Feedrate optimization for smooth minimum-time trajectory generation with higher order constraints

Abstract

The generation of a time-optimal feedrate trajectory under various machine and process-related constraints has received significant attention in CNC machining and robotics applications. While most of the existing feedrate planning algorithms take velocity and acceleration into the consideration as capability constraints, the introduction of higher order dynamic states, such as jerk and/or jounce, makes the feedrate planning and optimization extremely challenging, as the dimension of the planning problem is increased accordingly. This paper proposes a heuristic trajectory planning algorithm that can provide a near-optimal minimum time trajectory for problems with higher order dynamic states. The algorithm starts with a non-time-optimal but feasible velocity trajectory, which is interpolated from a number of knot points by piecewise spline interpolation with high-order continuity.

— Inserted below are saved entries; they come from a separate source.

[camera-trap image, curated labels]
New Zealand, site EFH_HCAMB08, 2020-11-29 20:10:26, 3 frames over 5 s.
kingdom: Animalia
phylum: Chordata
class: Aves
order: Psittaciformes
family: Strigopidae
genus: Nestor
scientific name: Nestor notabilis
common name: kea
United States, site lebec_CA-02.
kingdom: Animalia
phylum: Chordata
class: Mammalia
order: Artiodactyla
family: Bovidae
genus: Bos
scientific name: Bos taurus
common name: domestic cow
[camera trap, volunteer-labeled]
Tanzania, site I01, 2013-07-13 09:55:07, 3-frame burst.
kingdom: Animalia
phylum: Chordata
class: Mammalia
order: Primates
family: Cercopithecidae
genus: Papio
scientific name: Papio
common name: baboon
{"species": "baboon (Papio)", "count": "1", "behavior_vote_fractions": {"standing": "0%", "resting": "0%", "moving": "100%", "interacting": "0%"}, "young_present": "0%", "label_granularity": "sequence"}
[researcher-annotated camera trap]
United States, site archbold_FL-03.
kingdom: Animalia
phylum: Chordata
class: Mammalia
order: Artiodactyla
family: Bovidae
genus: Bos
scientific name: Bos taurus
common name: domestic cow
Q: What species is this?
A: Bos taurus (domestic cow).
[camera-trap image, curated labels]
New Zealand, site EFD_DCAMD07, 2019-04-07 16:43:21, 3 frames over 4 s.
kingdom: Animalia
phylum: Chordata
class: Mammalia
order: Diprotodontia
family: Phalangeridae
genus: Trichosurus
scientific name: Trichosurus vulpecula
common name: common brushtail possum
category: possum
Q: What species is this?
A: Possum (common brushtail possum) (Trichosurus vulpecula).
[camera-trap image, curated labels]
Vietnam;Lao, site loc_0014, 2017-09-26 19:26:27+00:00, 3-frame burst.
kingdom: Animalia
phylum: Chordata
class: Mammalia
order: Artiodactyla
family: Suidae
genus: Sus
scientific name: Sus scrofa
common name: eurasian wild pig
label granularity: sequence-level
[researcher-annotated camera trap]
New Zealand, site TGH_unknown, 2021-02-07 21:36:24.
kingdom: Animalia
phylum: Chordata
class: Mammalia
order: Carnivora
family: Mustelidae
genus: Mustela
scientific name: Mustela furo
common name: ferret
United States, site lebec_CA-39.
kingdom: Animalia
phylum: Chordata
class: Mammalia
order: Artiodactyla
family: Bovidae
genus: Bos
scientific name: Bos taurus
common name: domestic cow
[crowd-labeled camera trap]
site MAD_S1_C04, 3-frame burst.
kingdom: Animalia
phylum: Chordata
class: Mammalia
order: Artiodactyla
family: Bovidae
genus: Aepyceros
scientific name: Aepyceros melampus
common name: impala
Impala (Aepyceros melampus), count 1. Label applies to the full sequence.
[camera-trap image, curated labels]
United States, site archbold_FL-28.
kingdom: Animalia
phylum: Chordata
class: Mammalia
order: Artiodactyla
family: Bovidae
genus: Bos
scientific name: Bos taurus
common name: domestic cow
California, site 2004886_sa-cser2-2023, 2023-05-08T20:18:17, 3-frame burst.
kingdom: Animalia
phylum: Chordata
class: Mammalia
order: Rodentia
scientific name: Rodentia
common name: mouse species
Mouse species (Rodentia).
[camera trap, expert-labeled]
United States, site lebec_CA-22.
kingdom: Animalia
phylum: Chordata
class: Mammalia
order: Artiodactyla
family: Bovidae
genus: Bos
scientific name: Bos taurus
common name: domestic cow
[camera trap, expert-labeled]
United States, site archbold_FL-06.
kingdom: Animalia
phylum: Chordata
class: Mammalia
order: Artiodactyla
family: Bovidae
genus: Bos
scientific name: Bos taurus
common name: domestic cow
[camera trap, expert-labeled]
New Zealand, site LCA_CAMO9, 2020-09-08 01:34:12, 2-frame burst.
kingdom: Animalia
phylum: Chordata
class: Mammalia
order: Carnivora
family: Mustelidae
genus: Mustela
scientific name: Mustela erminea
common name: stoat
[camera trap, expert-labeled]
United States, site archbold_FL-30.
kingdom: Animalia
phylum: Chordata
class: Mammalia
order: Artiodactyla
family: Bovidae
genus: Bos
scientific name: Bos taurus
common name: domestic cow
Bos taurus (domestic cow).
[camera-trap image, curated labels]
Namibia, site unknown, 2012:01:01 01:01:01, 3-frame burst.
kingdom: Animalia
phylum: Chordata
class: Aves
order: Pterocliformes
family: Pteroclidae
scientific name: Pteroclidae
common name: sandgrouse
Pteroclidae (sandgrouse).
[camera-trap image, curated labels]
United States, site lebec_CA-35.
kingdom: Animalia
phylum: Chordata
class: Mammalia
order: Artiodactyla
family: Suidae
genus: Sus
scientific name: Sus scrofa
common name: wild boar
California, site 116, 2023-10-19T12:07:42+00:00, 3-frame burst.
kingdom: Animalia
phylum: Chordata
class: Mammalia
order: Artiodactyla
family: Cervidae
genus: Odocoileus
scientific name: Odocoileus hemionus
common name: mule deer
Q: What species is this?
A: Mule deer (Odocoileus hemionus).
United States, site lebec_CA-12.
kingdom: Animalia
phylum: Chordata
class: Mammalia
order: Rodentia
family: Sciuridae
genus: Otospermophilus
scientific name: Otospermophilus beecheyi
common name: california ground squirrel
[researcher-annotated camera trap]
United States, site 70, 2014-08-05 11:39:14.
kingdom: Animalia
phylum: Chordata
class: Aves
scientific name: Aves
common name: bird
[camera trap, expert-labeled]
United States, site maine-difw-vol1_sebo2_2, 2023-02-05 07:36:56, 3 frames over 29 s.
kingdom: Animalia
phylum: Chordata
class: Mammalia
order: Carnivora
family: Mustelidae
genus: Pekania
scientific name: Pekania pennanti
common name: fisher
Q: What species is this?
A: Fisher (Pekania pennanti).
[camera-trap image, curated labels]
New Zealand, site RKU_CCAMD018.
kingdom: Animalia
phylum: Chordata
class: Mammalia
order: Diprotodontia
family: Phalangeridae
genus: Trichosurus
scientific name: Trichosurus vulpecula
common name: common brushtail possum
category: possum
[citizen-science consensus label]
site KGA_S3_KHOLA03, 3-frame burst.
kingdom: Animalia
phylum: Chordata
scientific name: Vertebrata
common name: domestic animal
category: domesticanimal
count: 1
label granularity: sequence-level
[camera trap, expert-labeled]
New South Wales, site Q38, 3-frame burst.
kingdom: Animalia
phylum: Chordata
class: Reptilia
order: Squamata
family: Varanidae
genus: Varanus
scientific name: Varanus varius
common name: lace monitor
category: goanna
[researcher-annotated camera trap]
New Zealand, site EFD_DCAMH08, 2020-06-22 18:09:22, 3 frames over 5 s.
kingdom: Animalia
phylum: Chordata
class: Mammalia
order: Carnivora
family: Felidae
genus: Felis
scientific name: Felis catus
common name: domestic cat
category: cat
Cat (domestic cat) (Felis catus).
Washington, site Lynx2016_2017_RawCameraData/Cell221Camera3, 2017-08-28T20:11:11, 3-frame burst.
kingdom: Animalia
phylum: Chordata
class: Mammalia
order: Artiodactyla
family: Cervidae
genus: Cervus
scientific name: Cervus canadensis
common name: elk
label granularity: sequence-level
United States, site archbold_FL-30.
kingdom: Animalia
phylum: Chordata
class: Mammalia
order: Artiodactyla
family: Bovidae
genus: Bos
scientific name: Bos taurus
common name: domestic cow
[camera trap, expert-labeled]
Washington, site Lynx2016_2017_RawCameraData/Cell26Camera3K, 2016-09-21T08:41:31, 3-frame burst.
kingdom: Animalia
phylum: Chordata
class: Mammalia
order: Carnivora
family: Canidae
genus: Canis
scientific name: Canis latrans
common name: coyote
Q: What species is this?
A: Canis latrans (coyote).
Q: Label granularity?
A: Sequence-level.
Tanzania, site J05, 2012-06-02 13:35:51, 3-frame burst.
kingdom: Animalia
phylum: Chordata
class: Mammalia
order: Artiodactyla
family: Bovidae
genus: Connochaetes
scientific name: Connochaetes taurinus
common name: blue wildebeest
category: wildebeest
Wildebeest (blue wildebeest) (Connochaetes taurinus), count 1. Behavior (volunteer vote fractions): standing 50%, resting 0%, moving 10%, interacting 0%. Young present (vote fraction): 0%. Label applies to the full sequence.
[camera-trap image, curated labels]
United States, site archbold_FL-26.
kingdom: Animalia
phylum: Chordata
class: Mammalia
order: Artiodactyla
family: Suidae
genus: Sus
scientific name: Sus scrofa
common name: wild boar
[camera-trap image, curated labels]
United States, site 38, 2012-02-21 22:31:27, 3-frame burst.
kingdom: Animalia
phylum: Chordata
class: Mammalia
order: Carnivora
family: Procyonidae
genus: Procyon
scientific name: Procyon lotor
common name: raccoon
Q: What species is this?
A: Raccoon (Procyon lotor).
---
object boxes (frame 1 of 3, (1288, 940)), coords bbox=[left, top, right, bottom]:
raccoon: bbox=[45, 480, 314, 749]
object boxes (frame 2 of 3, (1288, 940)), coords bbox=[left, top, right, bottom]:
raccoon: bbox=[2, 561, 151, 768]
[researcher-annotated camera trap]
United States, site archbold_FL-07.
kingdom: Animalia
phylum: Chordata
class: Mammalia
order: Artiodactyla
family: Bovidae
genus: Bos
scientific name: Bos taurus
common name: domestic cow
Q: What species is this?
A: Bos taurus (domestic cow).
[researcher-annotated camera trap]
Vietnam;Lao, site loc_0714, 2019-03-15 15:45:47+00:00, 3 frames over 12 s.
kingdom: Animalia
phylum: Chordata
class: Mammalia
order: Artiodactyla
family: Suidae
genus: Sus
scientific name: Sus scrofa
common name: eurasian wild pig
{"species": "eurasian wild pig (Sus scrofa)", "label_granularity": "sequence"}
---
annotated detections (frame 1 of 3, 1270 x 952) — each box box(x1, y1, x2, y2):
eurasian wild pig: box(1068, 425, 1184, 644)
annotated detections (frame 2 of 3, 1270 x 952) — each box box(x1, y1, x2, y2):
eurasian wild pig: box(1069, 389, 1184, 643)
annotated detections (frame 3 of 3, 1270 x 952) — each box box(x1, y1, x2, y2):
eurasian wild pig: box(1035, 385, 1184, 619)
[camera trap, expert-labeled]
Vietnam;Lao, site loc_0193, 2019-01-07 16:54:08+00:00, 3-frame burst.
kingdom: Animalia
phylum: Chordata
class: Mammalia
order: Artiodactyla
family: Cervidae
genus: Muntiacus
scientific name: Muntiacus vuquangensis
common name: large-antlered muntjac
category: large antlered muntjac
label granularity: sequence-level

Then, the trajectory is improved by scanning and increasing the velocity at each knot points while maintaining the feasibility of the resulting trajectory. A near-optimal trajectory is achieved when the improvement in travel time from the last scan iteration is smaller than a given value. The algorithm supports the incorporation of higher order dynamic states (up to the fifth derivative of displacement) in constraints for optimization without sacrificing the computational efficiency. Examples including linear and curved toolpath are presented to illustrate the effectiveness of this algorithm for high-speed contouring.